The required output is a verbatim transcription of the listing, pictures excluded.

#### WORKING DATA
┄┄┄┄┄┄
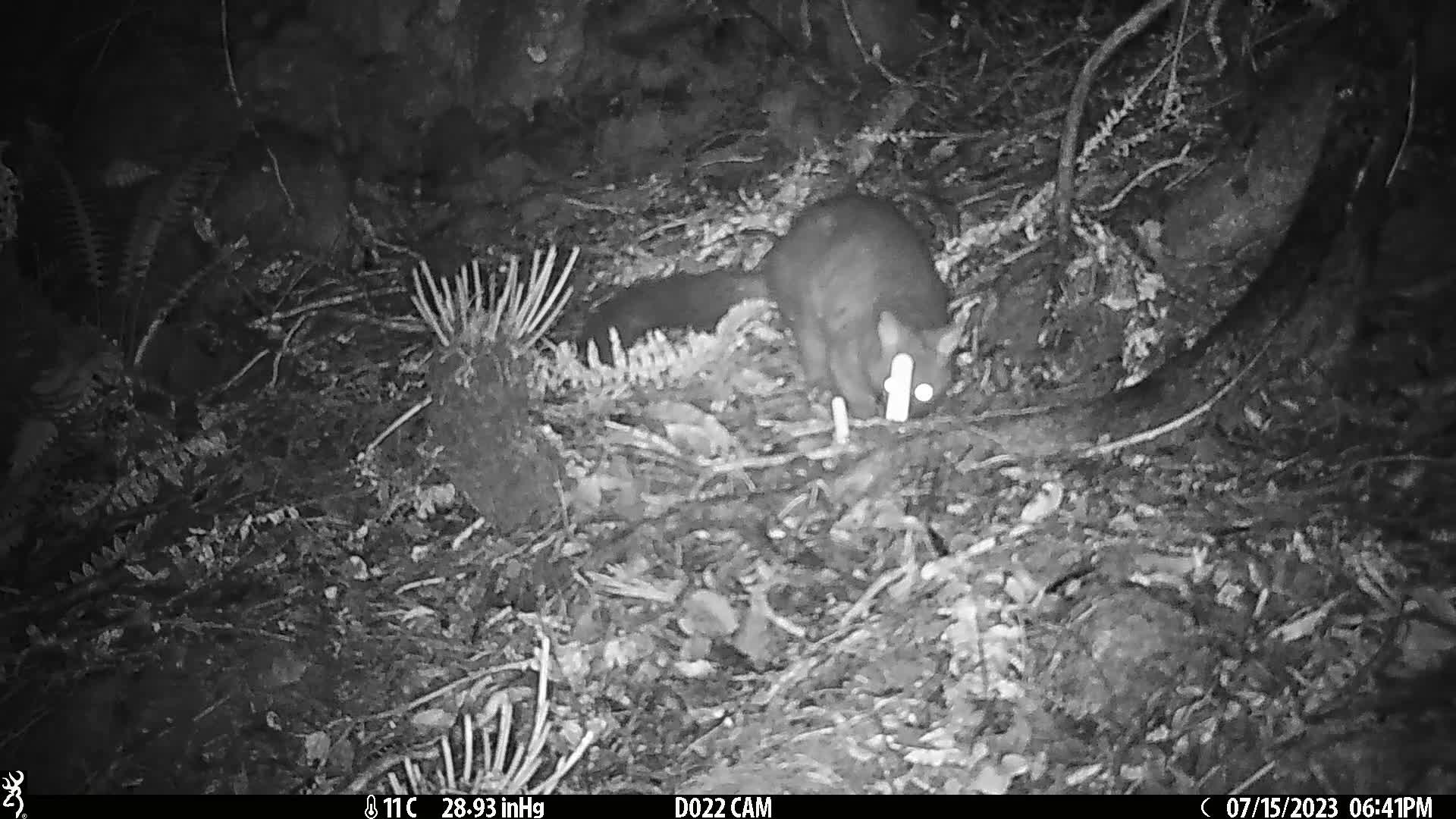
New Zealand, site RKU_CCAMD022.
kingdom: Animalia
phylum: Chordata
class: Mammalia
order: Diprotodontia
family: Phalangeridae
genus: Trichosurus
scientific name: Trichosurus vulpecula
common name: common brushtail possum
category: possum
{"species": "possum (common brushtail possum) (Trichosurus vulpecula)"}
┄┄┄┄┄┄
#### WRITTEN REPLY
New Zealand, site RKU_CCAMD022.
kingdom: Animalia
phylum: Chordata
class: Mammalia
order: Diprotodontia
family: Phalangeridae
genus: Trichosurus
scientific name: Trichosurus vulpecula
common name: common brushtail possum
category: possum
{"species": "possum (common brushtail possum) (Trichosurus vulpecula)"}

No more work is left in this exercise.